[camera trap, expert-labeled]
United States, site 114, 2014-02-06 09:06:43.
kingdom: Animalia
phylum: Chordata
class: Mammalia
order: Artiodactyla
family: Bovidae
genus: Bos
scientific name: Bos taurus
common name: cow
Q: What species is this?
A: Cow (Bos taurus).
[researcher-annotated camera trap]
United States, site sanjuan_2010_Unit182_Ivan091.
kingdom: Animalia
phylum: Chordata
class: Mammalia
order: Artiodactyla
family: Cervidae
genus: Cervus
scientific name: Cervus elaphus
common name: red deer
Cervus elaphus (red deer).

:::

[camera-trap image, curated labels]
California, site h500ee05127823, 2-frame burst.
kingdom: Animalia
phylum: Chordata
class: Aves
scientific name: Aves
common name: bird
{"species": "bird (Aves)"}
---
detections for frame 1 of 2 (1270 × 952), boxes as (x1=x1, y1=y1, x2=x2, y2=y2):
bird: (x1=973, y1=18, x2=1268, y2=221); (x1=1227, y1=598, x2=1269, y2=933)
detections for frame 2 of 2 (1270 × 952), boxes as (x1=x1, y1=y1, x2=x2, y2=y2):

:::

=== Work required ===
Search the entries for the string "camera" and collect each line that has it.

=== Result of the exercise ===
[camera trap, expert-labeled]
[researcher-annotated camera trap]
[camera-trap image, curated labels]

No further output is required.